(Your instructions): Go through the data and tally the lines that include "site". The reply is that number alone.

***** Material shown

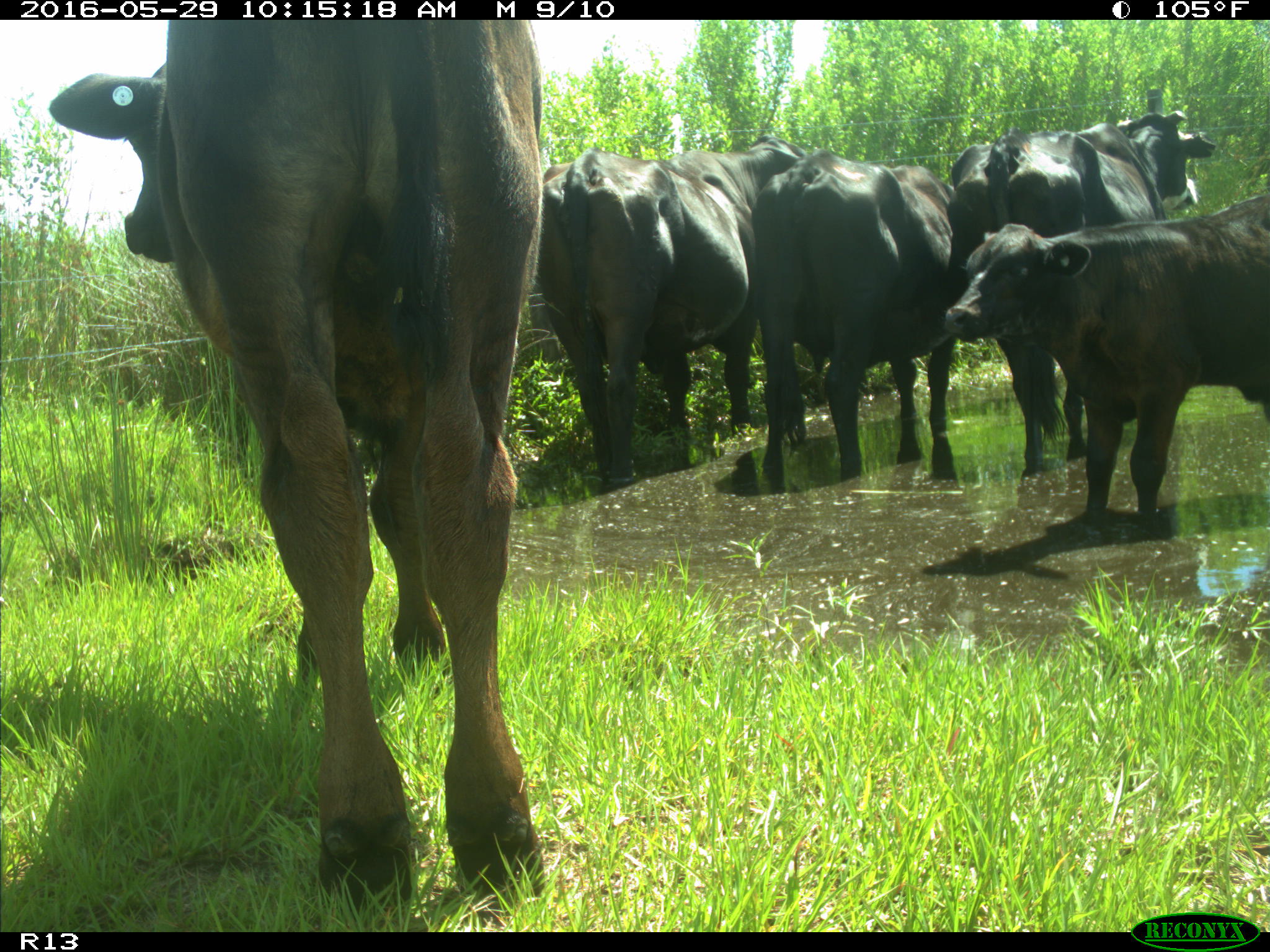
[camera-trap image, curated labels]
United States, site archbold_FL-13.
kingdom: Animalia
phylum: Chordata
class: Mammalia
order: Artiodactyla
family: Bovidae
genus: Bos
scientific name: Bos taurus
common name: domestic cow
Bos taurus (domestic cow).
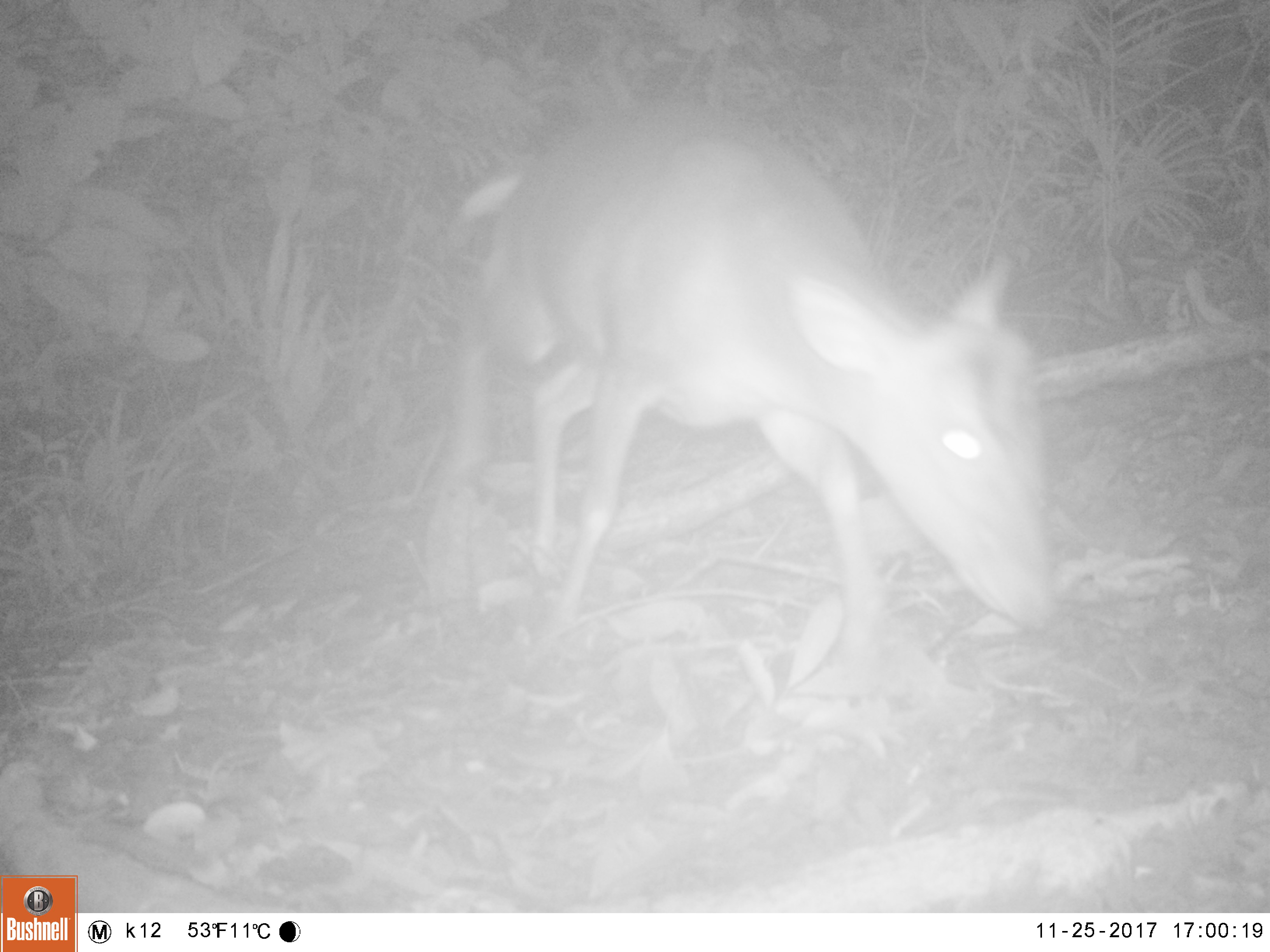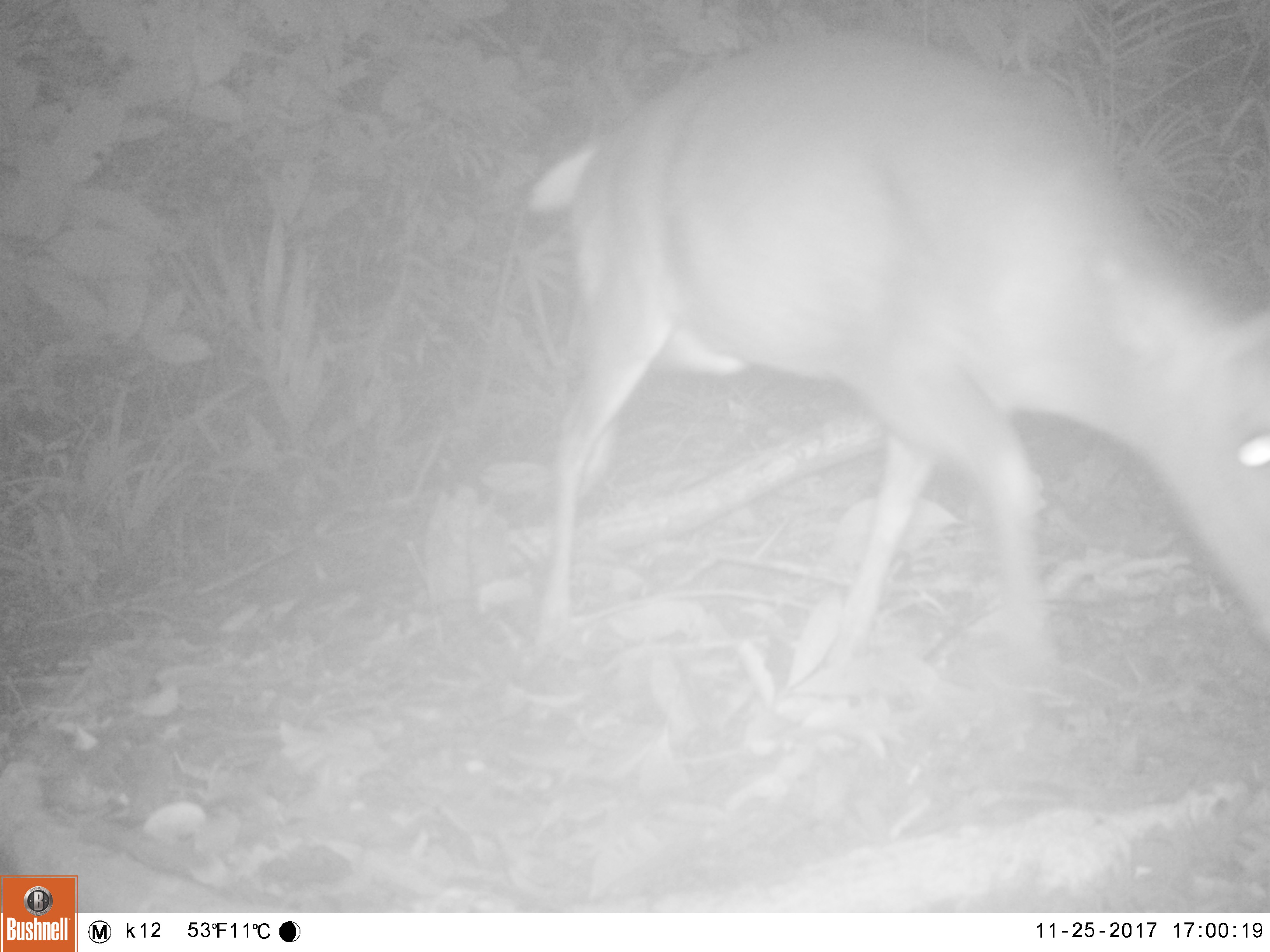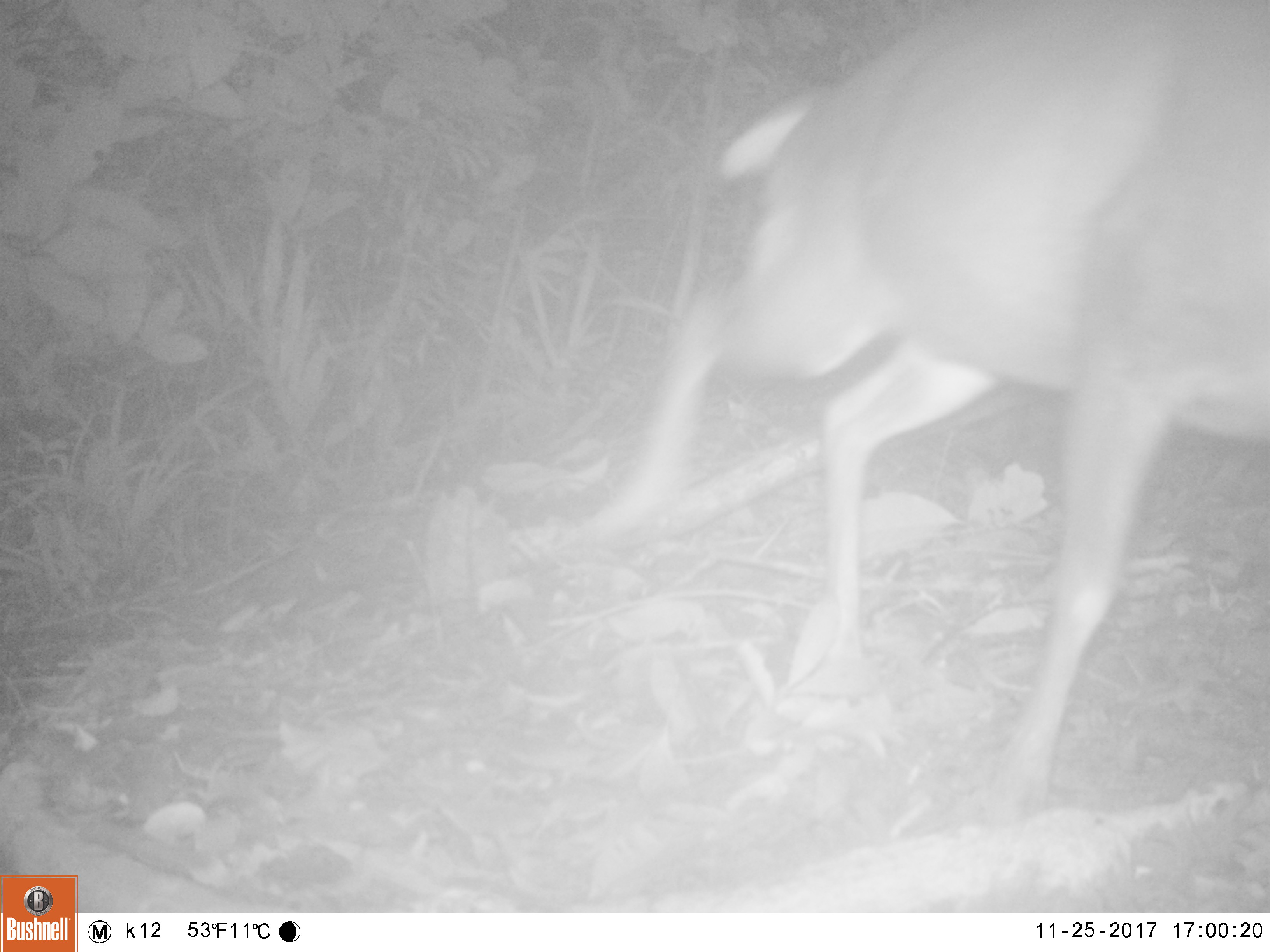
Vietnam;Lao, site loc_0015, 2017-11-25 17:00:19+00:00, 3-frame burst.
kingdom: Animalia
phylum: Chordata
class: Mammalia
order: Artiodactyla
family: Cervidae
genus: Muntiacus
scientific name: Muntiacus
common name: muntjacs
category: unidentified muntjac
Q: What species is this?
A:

**********

(Solution for this task): 2